A sensational ornamental chard that will brighten up your vegetable plot or patio containers – and true to its name, ‘Bright Lights’ can also provide colourful contrast in herbaceous garden beds and borders. With dark green and bronze leaves and rainbow stems ranging from white and orange-yellow through to pinky red and purple, it is a real stunner, as well as being delicious to eat and packed full of vitamins, minerals and healthy fibre.
A worthy winner of the RHS Award of Garden Merit, this hardy biennial is easy to grow and slow-bolting. It will be ready to harvest in 4-6 weeks after sowing. Cropping prolifically over a long season, it is a true ‘cut and come again’ variety; the leaves will regenerate 1-2 weeks after harvesting the whole plant (leaving 2.5-5cm base), or remove just the outer leaves and allow the heart to grow on. The plants are robust enough to withstand light frosts and will continue to give good quality leaves until the colder winter weather sets in.

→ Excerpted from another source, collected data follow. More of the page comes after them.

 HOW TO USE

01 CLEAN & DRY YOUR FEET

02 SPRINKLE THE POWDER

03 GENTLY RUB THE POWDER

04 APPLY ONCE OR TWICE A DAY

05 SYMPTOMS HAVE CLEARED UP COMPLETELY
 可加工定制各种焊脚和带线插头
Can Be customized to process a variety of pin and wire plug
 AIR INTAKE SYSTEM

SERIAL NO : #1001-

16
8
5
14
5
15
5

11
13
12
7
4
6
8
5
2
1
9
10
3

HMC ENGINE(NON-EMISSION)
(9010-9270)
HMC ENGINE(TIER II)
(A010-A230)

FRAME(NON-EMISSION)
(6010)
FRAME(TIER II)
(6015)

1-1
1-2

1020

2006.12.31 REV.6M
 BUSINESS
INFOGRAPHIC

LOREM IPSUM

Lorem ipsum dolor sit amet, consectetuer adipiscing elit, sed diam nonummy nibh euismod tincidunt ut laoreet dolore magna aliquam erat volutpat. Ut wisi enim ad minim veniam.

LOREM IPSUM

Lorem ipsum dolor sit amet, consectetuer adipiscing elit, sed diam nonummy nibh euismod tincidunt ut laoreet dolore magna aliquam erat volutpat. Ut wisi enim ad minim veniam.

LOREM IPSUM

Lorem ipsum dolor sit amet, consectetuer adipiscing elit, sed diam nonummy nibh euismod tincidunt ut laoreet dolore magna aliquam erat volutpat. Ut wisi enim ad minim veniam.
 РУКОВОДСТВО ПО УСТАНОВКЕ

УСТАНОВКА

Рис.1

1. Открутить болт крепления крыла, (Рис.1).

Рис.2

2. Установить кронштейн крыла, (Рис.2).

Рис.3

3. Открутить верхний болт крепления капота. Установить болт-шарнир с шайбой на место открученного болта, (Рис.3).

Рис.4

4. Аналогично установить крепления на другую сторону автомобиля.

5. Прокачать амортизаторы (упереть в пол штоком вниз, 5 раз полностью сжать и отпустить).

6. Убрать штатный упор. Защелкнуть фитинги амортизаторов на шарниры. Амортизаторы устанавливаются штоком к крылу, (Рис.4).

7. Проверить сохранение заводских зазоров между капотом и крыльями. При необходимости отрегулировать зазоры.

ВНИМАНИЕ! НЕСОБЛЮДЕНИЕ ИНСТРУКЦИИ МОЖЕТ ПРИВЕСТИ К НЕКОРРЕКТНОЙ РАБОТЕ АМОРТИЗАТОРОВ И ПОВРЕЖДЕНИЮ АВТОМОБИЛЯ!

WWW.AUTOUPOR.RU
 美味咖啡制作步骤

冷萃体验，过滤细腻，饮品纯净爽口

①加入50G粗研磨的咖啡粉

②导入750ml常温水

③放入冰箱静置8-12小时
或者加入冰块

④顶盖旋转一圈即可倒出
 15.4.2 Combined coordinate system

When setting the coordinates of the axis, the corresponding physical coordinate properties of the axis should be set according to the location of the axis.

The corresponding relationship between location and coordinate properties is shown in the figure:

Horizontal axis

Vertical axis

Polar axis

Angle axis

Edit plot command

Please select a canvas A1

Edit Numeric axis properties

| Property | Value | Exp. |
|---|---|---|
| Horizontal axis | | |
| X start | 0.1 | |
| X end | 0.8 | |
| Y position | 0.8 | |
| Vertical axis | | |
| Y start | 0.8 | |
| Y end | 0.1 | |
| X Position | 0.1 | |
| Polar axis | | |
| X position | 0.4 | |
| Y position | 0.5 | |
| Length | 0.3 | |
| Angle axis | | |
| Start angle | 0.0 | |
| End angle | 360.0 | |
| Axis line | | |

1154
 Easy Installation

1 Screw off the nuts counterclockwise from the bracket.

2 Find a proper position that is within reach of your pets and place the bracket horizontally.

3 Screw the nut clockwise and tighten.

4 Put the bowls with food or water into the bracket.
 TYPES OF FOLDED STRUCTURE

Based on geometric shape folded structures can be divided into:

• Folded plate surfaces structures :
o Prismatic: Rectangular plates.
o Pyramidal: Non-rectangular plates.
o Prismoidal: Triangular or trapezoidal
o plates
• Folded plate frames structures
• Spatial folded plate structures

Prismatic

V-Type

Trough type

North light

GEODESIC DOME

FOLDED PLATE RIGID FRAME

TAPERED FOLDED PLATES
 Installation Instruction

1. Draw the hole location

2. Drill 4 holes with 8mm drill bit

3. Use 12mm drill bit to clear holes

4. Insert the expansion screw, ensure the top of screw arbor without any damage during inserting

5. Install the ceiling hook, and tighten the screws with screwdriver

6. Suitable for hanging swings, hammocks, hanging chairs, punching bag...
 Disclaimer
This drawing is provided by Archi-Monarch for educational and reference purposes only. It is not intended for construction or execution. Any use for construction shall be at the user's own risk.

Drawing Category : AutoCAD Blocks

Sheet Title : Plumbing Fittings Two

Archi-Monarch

This versatile veg has a lovely mild, sweet flavour when picked as baby leaves for salads and garnishes, developing an interesting and slightly bitter note when left to mature. Cook as you would spinach – lightly steamed or stir-fried to retain colour, flavour and nutrients. There will be plenty to pick all through the season, so any excess can be blanched and packed in an airtight bag for the freezer, where it will store well for up to a year for adding to soups and stews.
Supplied as a packet of 150 (approx.) seeds ready to sow outdoors from April to mid-July, directly into their cropping position in well-drained, fertile soil. Harvest mid-July to November and if protected over winter will produce an early spring crop. Alternatively, sow in containers of at least 25cm (10in) depth and diameter (will accommodate 3-4 plants), using a good-quality compost.
Supplied as a packet of 150 (approx.) seeds ready to sow outdoors directly into their cropping position.
Grows to 50cm (20in) height x 40cm (16in) spread.
Performance subject to growing conditions.